Anywhere: A Multi-Agent Framework for User-Guided, Reliable, and Diverse Foreground-Conditioned Image Generation
Tianyidan Xie, Rui Ma, Qian Wang, Xiaoqian Ye, Feixuan Liu, Ying Tai, Zhenyu Zhang, Lanjun Wang, Zili Yi
TL;DR
Foreground-conditioned image generation remains challenging due to object integrity, foreground-background inconsistencies, limited diversity, and textual misalignment in end-to-end inpainting.

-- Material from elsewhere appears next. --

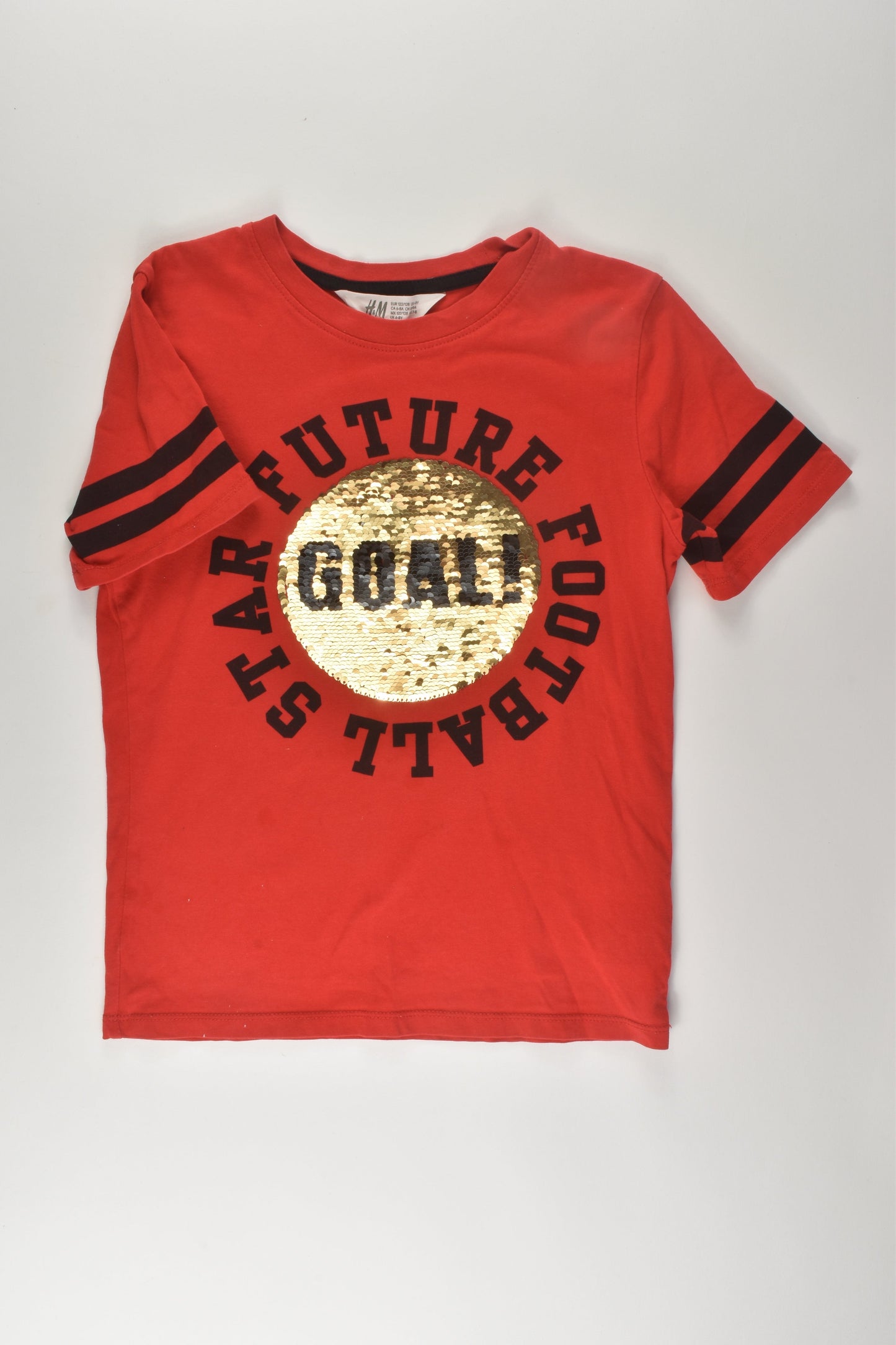 H&M Size 7-8 Reversible Sequins 'Future Football Star' T-shirt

Anywhere introduces a modular multi-agent framework that decouples foreground understanding, prompt optimization, template generation, and quality control, leveraging LLMs and VLMs for robust guidance and feedback. The approach yields clear gains in fidelity, diversity, and controllability, with reported improvements including a 4.6% reduction in FID, a 24% increase in user preference, a 33% rise in diversity, a 5% gain in text-image matching, and a 44% drop in bad cases, albeit at 2–3× higher GPU time. This framework is extensible and capable of benefiting from future advances in its individual agents, enabling more reliable and customizable foreground-conditioned image generation.
Abstract
Recent advancements in image-conditioned image generation have demonstrated substantial progress. However, foreground-conditioned image generation remains underexplored, encountering challenges such as compromised object integrity, foreground-background inconsistencies, limited diversity, and reduced control flexibility. These challenges arise from current end-to-end inpainting models, which suffer from inaccurate training masks, limited foreground semantic understanding, data distribution biases, and inherent interference between visual and textual prompts. To overcome these limitations, we present Anywhere, a multi-agent framework that departs from the traditional end-to-end approach. In this framework, each agent is specialized in a distinct aspect, such as foreground understanding, diversity enhancement, object integrity protection, and textual prompt consistency. Our framework is further enhanced with the ability to incorporate optional user textual inputs, perform automated quality assessments, and initiate re-generation as needed. Comprehensive experiments demonstrate that this modular design effectively overcomes the limitations of existing end-to-end models, resulting in higher fidelity, quality, diversity and controllability in foreground-conditioned image generation. Additionally, the Anywhere framework is extensible, allowing it to benefit from future advancements in each individual agent.